Description of the task — Pull out the rows from the one containing "Load image into" through the one containing "Plum Ruffle Accent Babydoll Maternity Top", inclusive, and reproduce them word for word.

Dataset —
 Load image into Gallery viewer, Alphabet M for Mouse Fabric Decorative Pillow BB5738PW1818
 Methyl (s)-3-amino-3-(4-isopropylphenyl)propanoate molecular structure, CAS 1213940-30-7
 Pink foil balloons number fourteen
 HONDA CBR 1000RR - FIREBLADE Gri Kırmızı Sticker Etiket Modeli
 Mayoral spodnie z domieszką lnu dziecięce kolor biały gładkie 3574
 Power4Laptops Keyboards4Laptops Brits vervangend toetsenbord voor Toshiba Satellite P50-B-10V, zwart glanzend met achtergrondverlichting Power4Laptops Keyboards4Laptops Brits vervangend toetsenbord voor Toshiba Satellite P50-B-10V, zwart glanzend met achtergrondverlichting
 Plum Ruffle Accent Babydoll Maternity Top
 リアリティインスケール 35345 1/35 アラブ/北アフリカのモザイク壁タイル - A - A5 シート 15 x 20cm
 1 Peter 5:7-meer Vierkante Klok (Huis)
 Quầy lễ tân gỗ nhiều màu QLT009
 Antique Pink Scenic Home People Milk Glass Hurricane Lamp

==

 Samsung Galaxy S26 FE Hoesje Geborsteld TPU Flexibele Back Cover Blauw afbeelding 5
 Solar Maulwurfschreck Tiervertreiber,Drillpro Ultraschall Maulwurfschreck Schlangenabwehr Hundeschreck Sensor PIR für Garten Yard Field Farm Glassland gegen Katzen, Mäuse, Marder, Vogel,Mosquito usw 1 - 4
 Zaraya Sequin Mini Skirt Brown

--

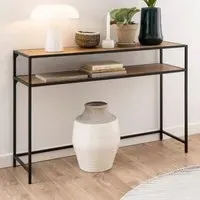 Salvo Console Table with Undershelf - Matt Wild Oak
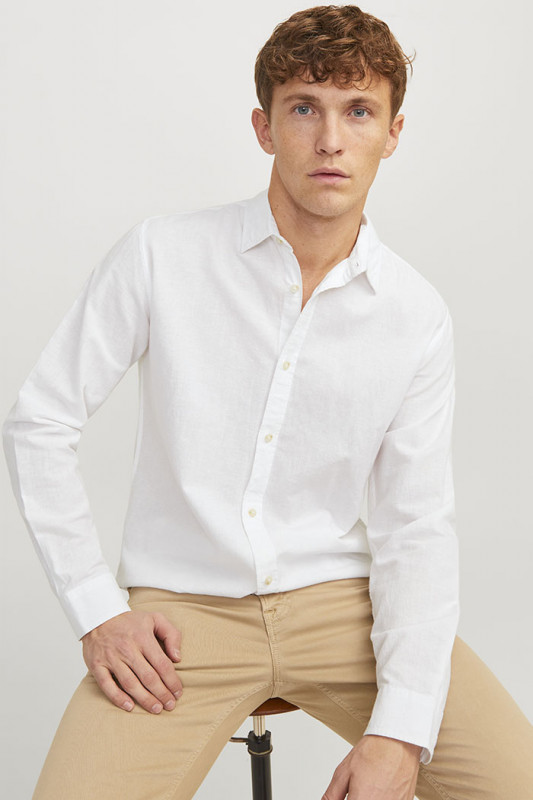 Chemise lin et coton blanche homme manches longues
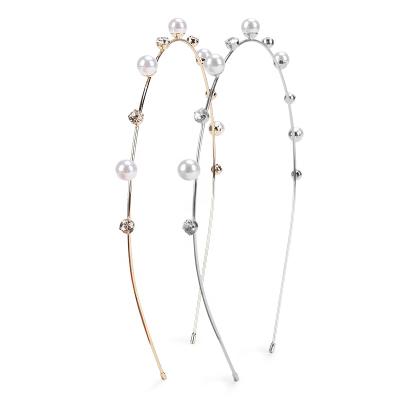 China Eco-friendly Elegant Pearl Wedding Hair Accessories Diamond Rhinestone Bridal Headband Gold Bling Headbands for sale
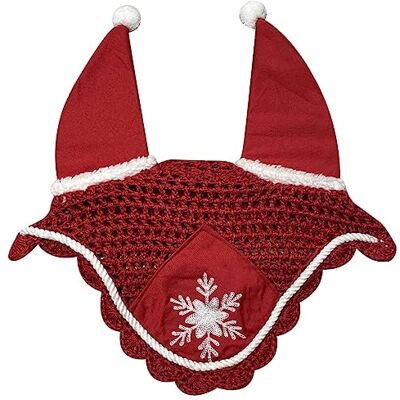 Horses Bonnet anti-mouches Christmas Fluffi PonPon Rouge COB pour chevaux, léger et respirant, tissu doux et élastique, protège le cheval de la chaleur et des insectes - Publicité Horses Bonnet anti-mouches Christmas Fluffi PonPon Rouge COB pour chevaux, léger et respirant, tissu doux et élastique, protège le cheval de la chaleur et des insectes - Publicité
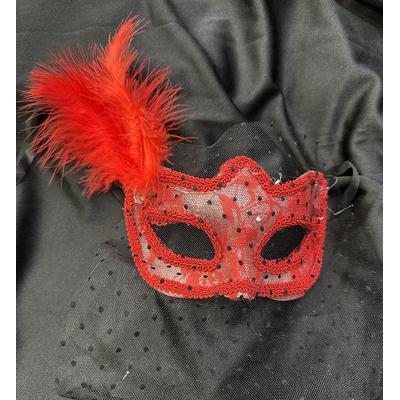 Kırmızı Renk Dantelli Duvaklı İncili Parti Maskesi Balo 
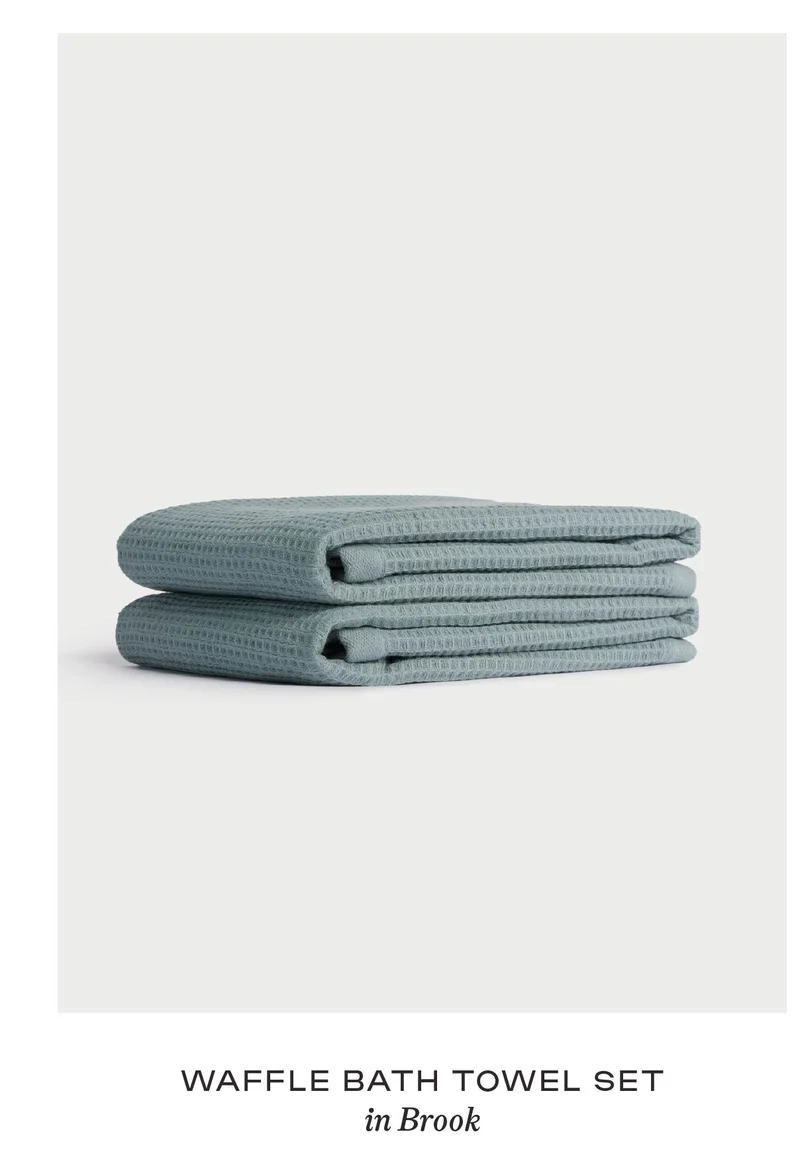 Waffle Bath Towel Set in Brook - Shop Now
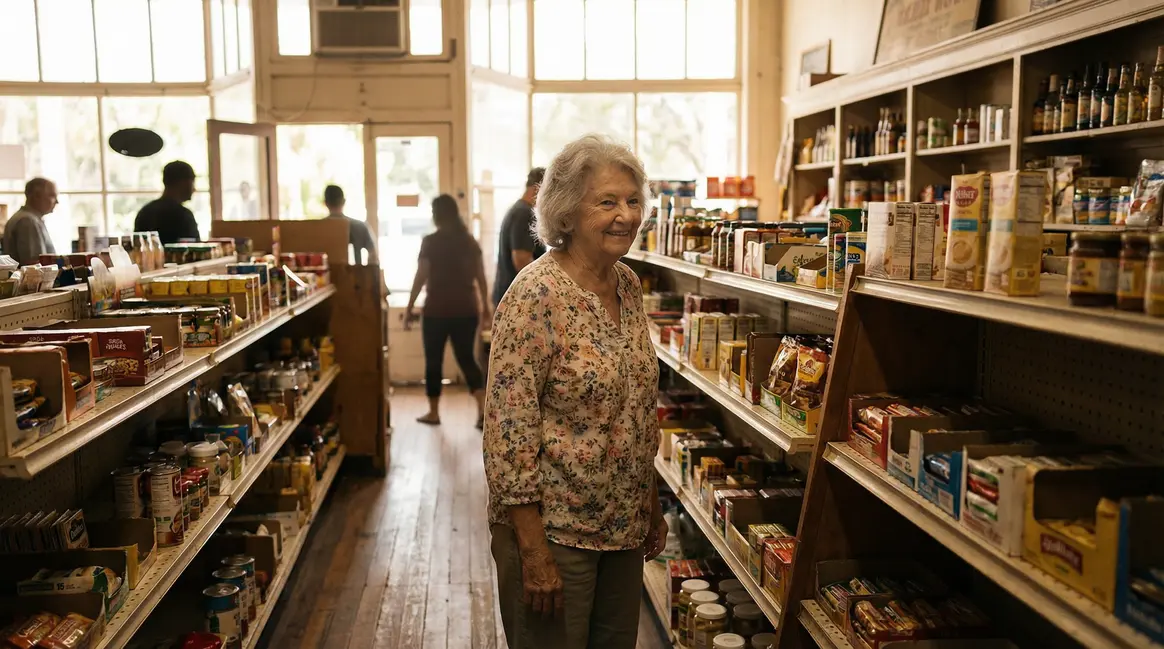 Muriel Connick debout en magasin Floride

Exercise output —
 Load image into Gallery viewer, Alphabet M for Mouse Fabric Decorative Pillow BB5738PW1818
 Methyl (s)-3-amino-3-(4-isopropylphenyl)propanoate molecular structure, CAS 1213940-30-7
 Pink foil balloons number fourteen
 HONDA CBR 1000RR - FIREBLADE Gri Kırmızı Sticker Etiket Modeli
 Mayoral spodnie z domieszką lnu dziecięce kolor biały gładkie 3574
 Power4Laptops Keyboards4Laptops Brits vervangend toetsenbord voor Toshiba Satellite P50-B-10V, zwart glanzend met achtergrondverlichting Power4Laptops Keyboards4Laptops Brits vervangend toetsenbord voor Toshiba Satellite P50-B-10V, zwart glanzend met achtergrondverlichting
 Plum Ruffle Accent Babydoll Maternity Top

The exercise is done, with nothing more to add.